** Opening DATASET EXTRACT block **
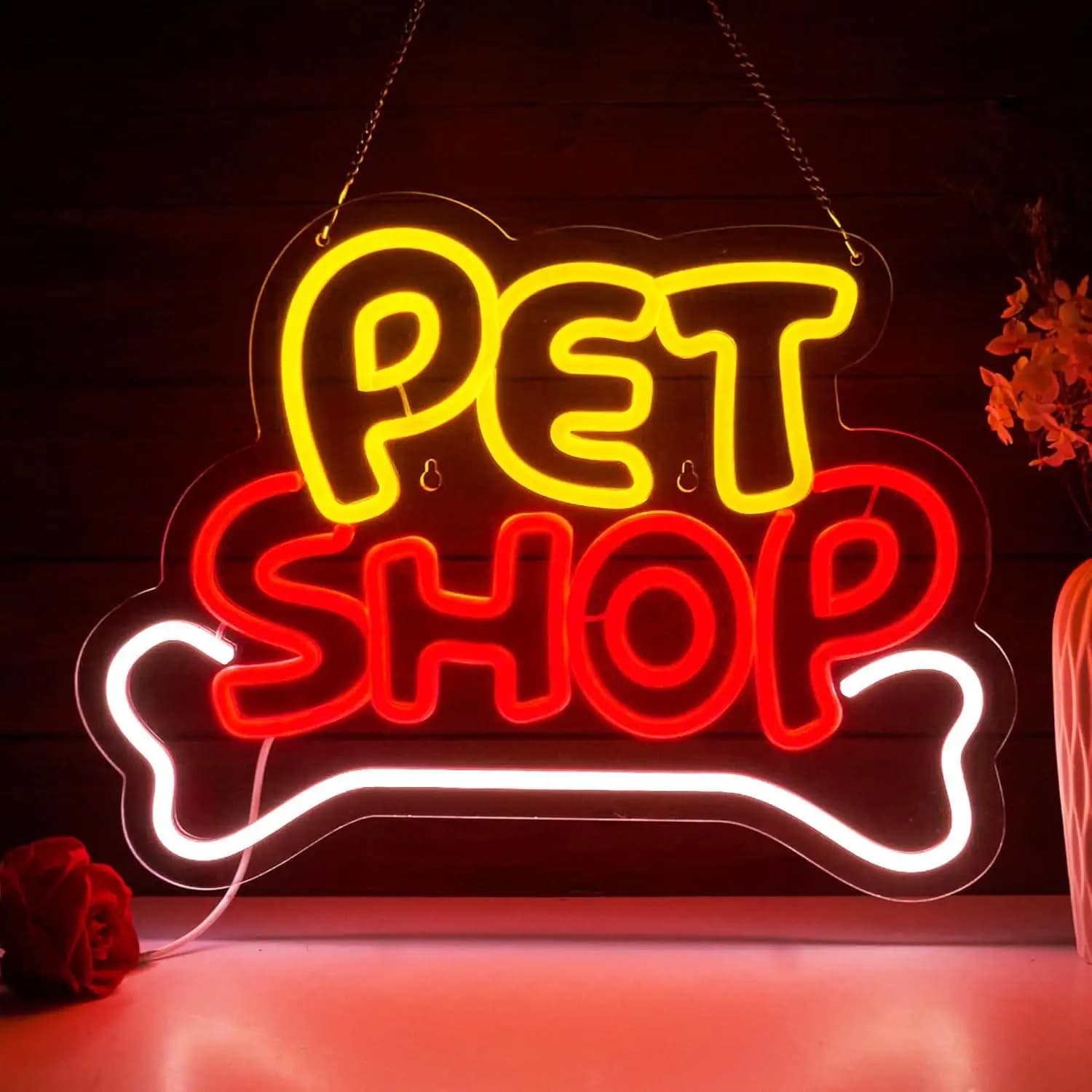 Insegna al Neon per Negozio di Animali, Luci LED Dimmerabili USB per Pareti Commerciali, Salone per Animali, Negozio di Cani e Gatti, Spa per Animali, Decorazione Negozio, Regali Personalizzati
** Closing DATASET EXTRACT block **
** Opening DATASET EXTRACT block **
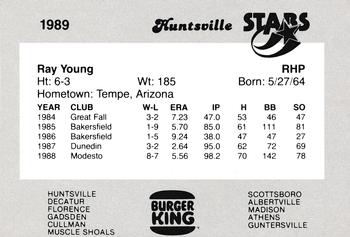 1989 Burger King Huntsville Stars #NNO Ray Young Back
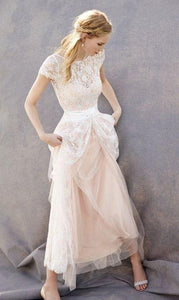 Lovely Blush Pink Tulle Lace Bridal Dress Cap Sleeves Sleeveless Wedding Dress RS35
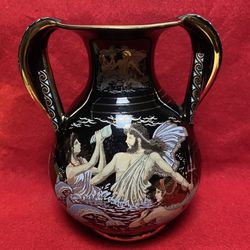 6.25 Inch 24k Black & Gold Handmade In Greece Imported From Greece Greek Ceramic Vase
** Closing DATASET EXTRACT block **
*WORK INSTRUCTIONS*. Retype the lines above exactly as they appear, from the line containing "Lovely Blush Pink" through the line containing "6.25 Inch 24k", and leave out any pictures.

*RESULT BELOW*.
 Lovely Blush Pink Tulle Lace Bridal Dress Cap Sleeves Sleeveless Wedding Dress RS35
 6.25 Inch 24k Black & Gold Handmade In Greece Imported From Greece Greek Ceramic Vase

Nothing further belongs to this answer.